[Activity]
Locate "this 1270×952 image." in the records below, then copy its line and every following line exactly, without the pictures.

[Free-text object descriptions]
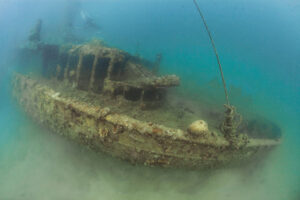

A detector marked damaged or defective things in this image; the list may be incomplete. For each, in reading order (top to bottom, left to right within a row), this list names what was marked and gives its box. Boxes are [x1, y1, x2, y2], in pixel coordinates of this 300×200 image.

rusted metal hull [11, 73, 278, 169]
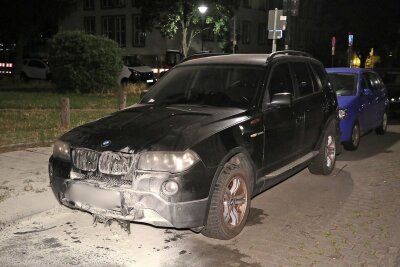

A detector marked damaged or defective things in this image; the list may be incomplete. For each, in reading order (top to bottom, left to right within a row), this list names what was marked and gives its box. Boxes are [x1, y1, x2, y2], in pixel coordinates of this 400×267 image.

damaged front bumper [50, 159, 209, 230]
burnt car front [49, 54, 266, 230]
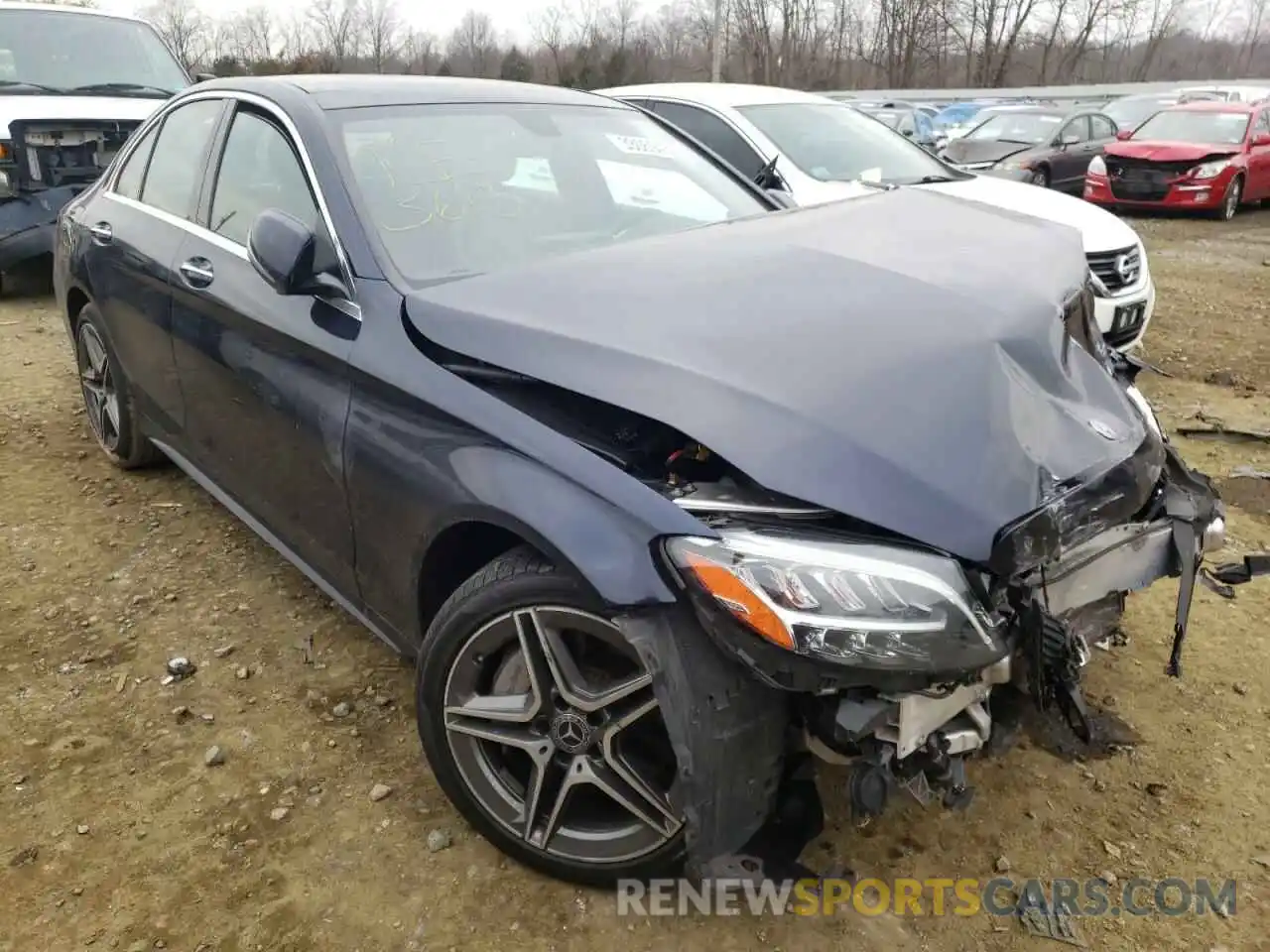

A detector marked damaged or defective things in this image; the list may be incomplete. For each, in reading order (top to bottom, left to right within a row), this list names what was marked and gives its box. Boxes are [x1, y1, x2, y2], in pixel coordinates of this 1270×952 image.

damaged front end [0, 117, 139, 271]
crumpled hood [0, 95, 164, 137]
crumpled hood [940, 137, 1036, 165]
crumpled hood [1107, 141, 1234, 164]
crumpled hood [409, 187, 1153, 565]
damaged headlight housing [670, 525, 1005, 674]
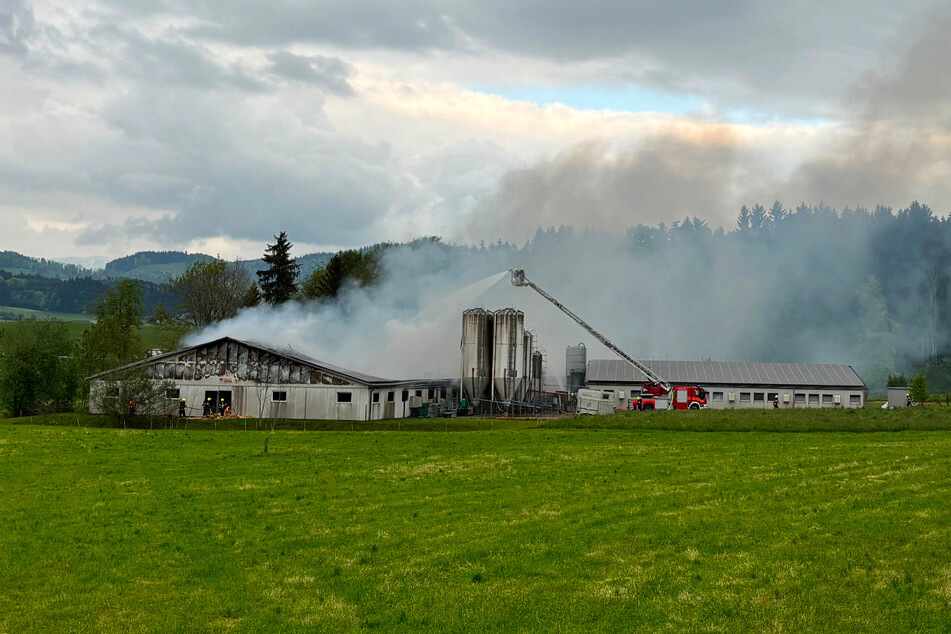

[Your response]
A detector marked damaged or defective things in this image; the list may be incomplete. For each, in reading order (top to bottom, left to right within a row), this list names what was marked and gives its box. Boxes are [x1, y1, x2, y2], in pixel coordinates of this 1270×952 image.

damaged front end [0, 117, 139, 271]
crumpled hood [0, 95, 164, 137]
crumpled hood [940, 137, 1036, 165]
crumpled hood [1107, 141, 1234, 164]
crumpled hood [409, 187, 1153, 565]
damaged headlight housing [670, 525, 1005, 674]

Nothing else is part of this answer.